Y si por una parte me sentí muy consolado al comprobar que casi la totalidad de nuestros jóvenes invocaban con humildad la misericordia de Dios y correspondían fielmente a los divinos favores, por otra parte les debo decir que me causó un gran dolor el número no pequeño de los ingratos que por maldad y dureza de corazón en resistir a todas las invitaciones de la gracia, habían sido castigados por la divina justicia quedando privados de vida.
A algunos los he llamado ya ayer noche y a otros hoy mismo, a fin de que se pongan en paz con el Señor y cesen de abusar de la Misericordia Divina, de ser piedra de escándalo para sus compañeros, pues no puede existir alianza alguna entre los hijos de Dios y los secuaces del demonio:
—Nulla est conventio Christi cum Belial.
Este es el último aviso que se les da.
Como ven, mis queridos jóvenes, mis recomendaciones proceden de un sueño como todos los demás; con todo, hemos de dar gracias al Señor, que se sirve de este medio para hacernos conocer el estado de nuestra alma y cómo prodiga generosamente sus luces y sus gracias a aquellos que invocan con humildad su auxilio y asistencia en las necesidades de alma y cuerpo, quia Deus superbis resistit, humilibus autem dat gratiam.
[San] Juan Don Bosco —escribe Don Berto— no dio otras explicaciones particulares del sueño; pero es fácil comprender las enseñanzas en él encerradas.
Dios, mientras estamos in hac lacrymarum valle, de la misma manera que el día alterna con la noche, tambien en la vida espiritual permite el paso de la luz a las tinieblas, y quien soporta con fe y humildad las épocas de oscuridad y de aparente abandono, ve también tornar la luz más viva y brillante en un espléndido arco iris tendido sobre el horizonte.
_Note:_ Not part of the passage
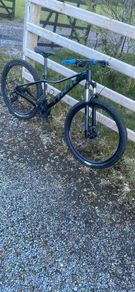 Trek marlin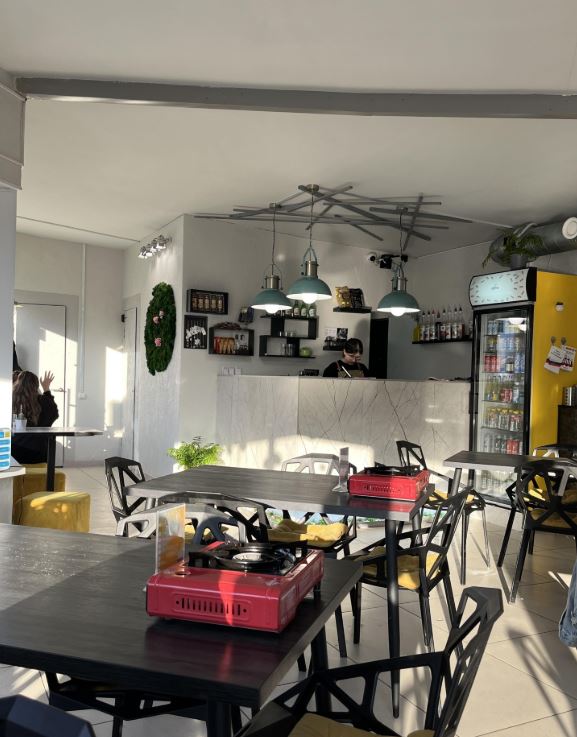 GOYO KOREAN BBQ №7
Y si permanece constante en la fe y en la humildad más profunda, el pensamiento orientado hacia Dios, llega a comprender cada vez con mayor claridad la propia nulidad y la sublime majestad de Dios y la belleza inefable del premio que nos tiene preparado, sintiendo siempre la necesidad de estar continuamente postrado ante su presencia implorando su infinita misericordia.
En cambio, el que, lleno de sí, descuida la vida interior, no pensando más que en las cosas terrenas y sin preocuparse de nada, pronto muere a la gracia y cae una y otra vez entre las garras del monstruo infernal, que da vueltas continuamente como un león rugiente, para arrebatar las almas a Dios.
Mientras que el que habitualmente vive unido a Dios en las pruebas más graves, permanece en su gracia, porque Dios lo defiende con la espada desenvainada y goza de su auxilio acá abajo asegurándose el premio en el Paraíso.
La humildad, por tanto, es el camino del cielo. Donde hay humildad dice San Agustín, allí hay grandeza, porque el humilde está unido a Dios. Y la humildad no consiste en aparecer mezquino en el vestido, en el obrar, en el hablar; sino en estar postrado, con toda la mente, con todo el corazón, con toda el alma, en la presencia de Dios, convencidos de la propia nulidad e implorando de continuo la misericordia divina.